* START Records to use *

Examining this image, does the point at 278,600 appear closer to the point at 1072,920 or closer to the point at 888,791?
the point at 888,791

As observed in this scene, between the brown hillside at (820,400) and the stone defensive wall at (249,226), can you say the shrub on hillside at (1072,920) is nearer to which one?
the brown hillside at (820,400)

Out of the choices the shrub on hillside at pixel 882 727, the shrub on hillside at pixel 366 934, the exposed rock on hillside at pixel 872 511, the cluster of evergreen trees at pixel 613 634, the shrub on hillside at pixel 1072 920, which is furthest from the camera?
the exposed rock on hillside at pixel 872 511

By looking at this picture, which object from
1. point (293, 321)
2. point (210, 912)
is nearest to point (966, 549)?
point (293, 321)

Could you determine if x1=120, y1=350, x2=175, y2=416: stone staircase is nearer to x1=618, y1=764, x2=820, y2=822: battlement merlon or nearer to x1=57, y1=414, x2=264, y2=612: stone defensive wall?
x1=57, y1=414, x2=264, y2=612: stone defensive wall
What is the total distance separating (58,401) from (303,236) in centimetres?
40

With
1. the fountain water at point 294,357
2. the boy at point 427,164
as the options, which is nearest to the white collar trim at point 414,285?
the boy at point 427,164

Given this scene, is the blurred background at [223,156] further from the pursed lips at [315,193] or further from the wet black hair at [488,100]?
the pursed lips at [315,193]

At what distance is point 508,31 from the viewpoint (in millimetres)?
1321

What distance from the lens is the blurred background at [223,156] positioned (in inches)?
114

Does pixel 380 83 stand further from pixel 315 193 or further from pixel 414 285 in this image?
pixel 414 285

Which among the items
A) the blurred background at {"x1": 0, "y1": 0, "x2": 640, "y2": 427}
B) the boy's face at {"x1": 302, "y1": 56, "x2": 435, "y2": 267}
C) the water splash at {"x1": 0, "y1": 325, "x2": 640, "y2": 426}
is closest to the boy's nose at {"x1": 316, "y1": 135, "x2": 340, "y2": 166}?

* END Records to use *

Request :: Reproduce word for word every line of the entries starting with the line that contains "What is the" and going on through the final line of the entries, with both of those lines included.

Solution to the problem ::
What is the total distance separating (58,401) from (303,236) in centimetres?
40

With
1. the fountain water at point 294,357
2. the boy at point 427,164
as the options, which is nearest to the white collar trim at point 414,285?
the boy at point 427,164

Given this scene, is the blurred background at [223,156] further from the pursed lips at [315,193] or further from the wet black hair at [488,100]?
the pursed lips at [315,193]

At what distance is point 508,31 from the viewpoint (in millimetres)?
1321

What distance from the lens is the blurred background at [223,156] positioned (in inches)?
114

Does pixel 380 83 stand further from pixel 315 193 or further from pixel 414 285 in this image?
pixel 414 285

Which among the items
A) the blurred background at {"x1": 0, "y1": 0, "x2": 640, "y2": 427}
B) the boy's face at {"x1": 302, "y1": 56, "x2": 435, "y2": 267}
C) the water splash at {"x1": 0, "y1": 325, "x2": 640, "y2": 426}
is closest to the boy's nose at {"x1": 316, "y1": 135, "x2": 340, "y2": 166}?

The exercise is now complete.